You can also get PRS by uploading raw data from genetic health reports provided by 23andMe and other genetic health testing services in a service that will deliver reporting based on detailed descriptions and links between your personal DNA variants and a growing database of genome-wide association studies about them, says Bertalan Meskó, a geneticist and director of The Medical Futurist Institute.
Will PRS Become Common and Is It All Worth It?
In his book, The 40 Most Exciting Questions About the Future of Healthcare, Meskó explains how he had his whole genome sequenced by Dante Labs, a global genome sequencing and data analysis company with offices in Europe and the U.S., and then uploaded the raw data into a DNA interpretation service called Promethease.
“I upload my data to Promethease regularly,” [as more genome-wide association studies are added to the service] he says. “I learned a bit more about the potential medical issues I might have in the future.”
However, using this method is not for most of us who know little about DNA sequencing and data analysis. And, regardless of your knowledge base, you’ll need a professional to review the report with you.
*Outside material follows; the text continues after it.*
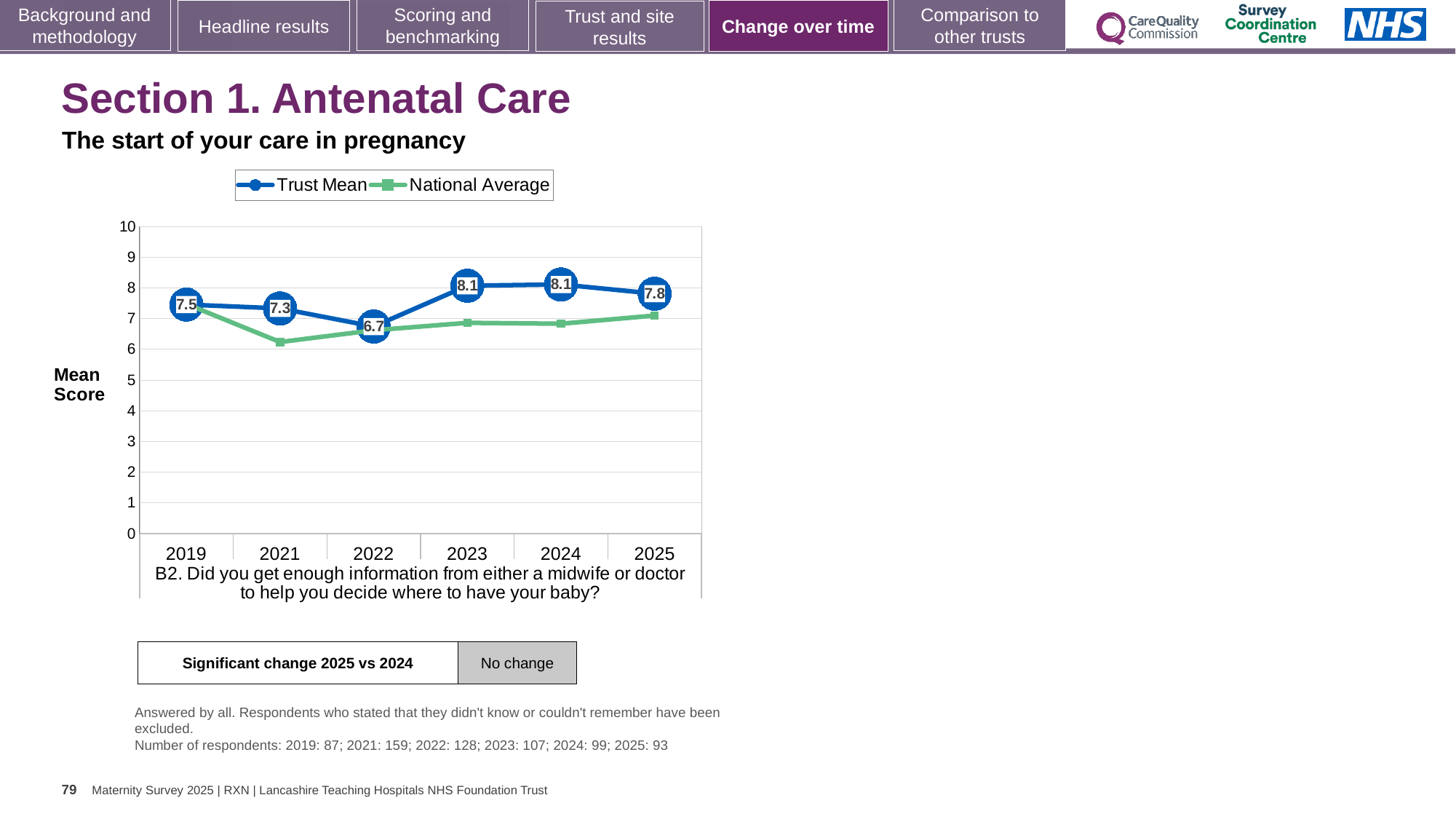
How many years are shown on the x axis? 6 Which is larger, the Trust Mean score for 2021 or for 2025? 2025 What is the Trust Mean score for 2025? 7.8 Does the Trust Mean score rise or fall from 2024 to 2025? Fall What kind of chart is shown on the slide? Line chart In which year is the Trust Mean score lowest? 2022 Is the National Average value for 2021 greater or less than 7? less What is the Trust Mean score for 2019? 7.5 Is the National Average value for 2022 greater or less than 7? less What is the difference between the Trust Mean scores for 2023 and 2022? 1.4 How many series does the legend list? 2 What is the Trust Mean score for 2022? 6.7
Meskó has the benefit of being a geneticist himself, and he works with his primary care physician and a genetic counselor to review the results of his PRS. He believes the common use of PRS in a clinical setting is at least five to 10 years away.
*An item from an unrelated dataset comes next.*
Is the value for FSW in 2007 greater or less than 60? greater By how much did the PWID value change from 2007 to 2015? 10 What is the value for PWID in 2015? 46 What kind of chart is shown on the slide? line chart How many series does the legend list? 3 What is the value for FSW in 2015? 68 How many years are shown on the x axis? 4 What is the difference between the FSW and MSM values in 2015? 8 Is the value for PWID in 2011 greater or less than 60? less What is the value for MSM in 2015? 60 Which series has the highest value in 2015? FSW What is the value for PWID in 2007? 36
“I can tell you your risk for lung cancer based on the top 20 studies in the world, but even knowing your PRS for lung cancer would mean that the best advice I can give to you is not to smoke, or maybe get a low-dose CT scan once or twice every few years,” he says. “That is the absolute best advice I can provide with or without me sequencing your DNA. And for most medical conditions, that is the case.”
“Genetic risk information can focus your good habits on your risk,” adds Torkamani, who estimates that PRS will become commonly available in clinical settings (similar to a blood test) within five years. “That is the power that polygenic risk brings to people if they embrace it and use it to guide their health practice."